Top
Enterprise Postgres 18 Knowledge DataManagement FeatureUser's Guide

3.1 Overview of the Semantic Text Search and Automatic Vectorization Feature

Semantic text search

The semantic text search is a feature that searches for highly relevant texts based on semantic similarity of the text. This is achieved by utilizing vector representations that maintain the semantic similarity of text data. It is possible to use hybrid search that combines semantic text search using vector representation and full-text search based on string matching.

Automatic vectorization feature

The automatic vectorization feature automatically generates and stores vector representations corresponding to the text data inserted into the table. Use an external service called an embedded provider to generate vector representations of text.
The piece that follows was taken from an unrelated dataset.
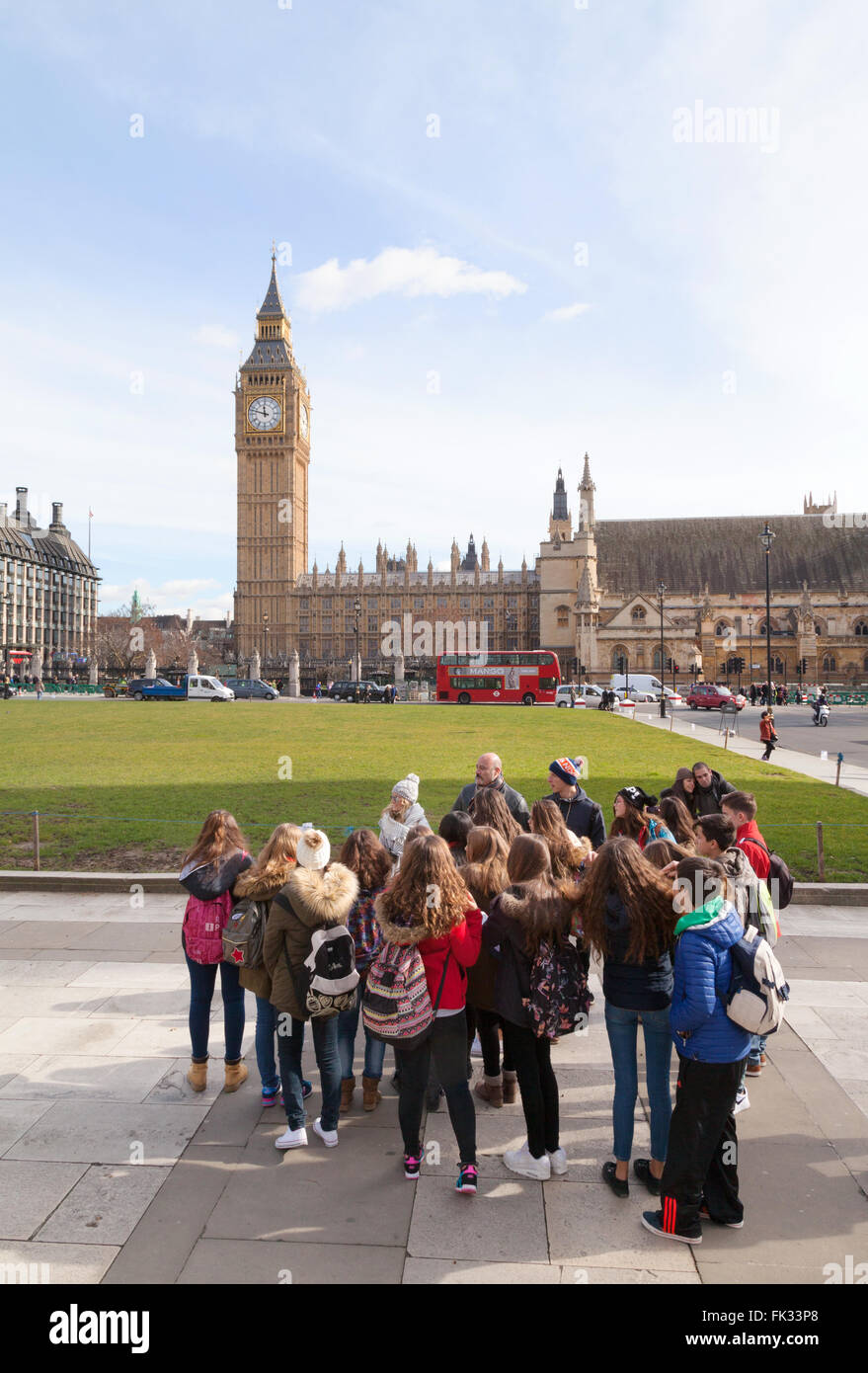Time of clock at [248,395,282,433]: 11:47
The automatic vectorization feature is executed in the background by defining vectorization for the table to be searched. The definition of vectorization includes the embedded model that determines the vector representation used for semantic text search, the method of text segmentation, and the definition of the index.
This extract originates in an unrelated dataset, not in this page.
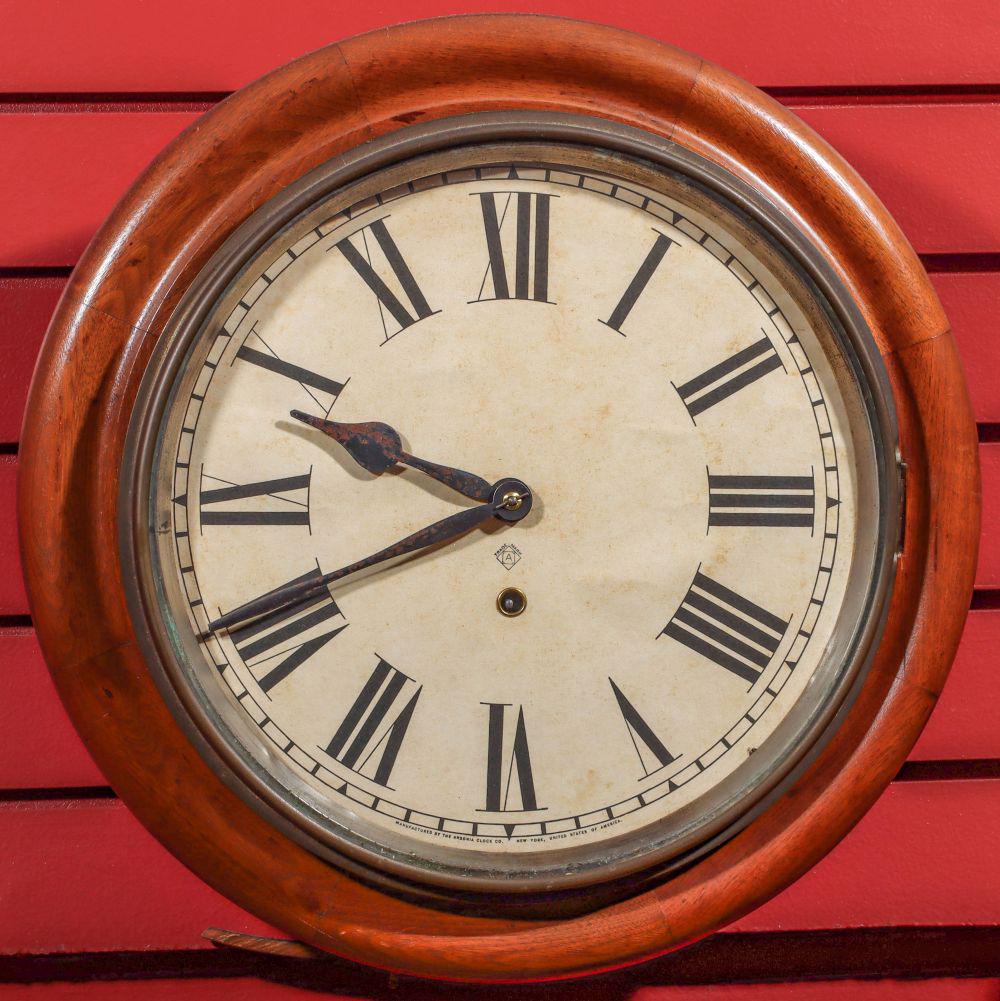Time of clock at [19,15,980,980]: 9:41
When a vectorization is defined for table, a corresponding "embedded table" is created. This embedded table stores text chunks, which are units of the original table's text data divided into chunks, and the corresponding vector data. At the same time as defining the vectorization, you can define a vector index for the vector data and a full-text search index for the text chunks. An "embedded view" that combines the original table and the embedded table is also created.

Semantic text search and embedded view

Semantic text search and hybrid search are executed using embedded view as the search target.

When semantic text search and hybrid search are performed for embedded view, the text given as a query is internally converted into a vector representation, and a similarity search is conducted between the vector representation of the stored knowledge data.